Go through the listing and copy every line word for word.

START Supplied entries

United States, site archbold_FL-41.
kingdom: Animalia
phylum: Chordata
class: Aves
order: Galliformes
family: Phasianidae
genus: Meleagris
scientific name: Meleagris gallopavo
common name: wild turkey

END Supplied entries

_Output below_:
United States, site archbold_FL-41.
kingdom: Animalia
phylum: Chordata
class: Aves
order: Galliformes
family: Phasianidae
genus: Meleagris
scientific name: Meleagris gallopavo
common name: wild turkey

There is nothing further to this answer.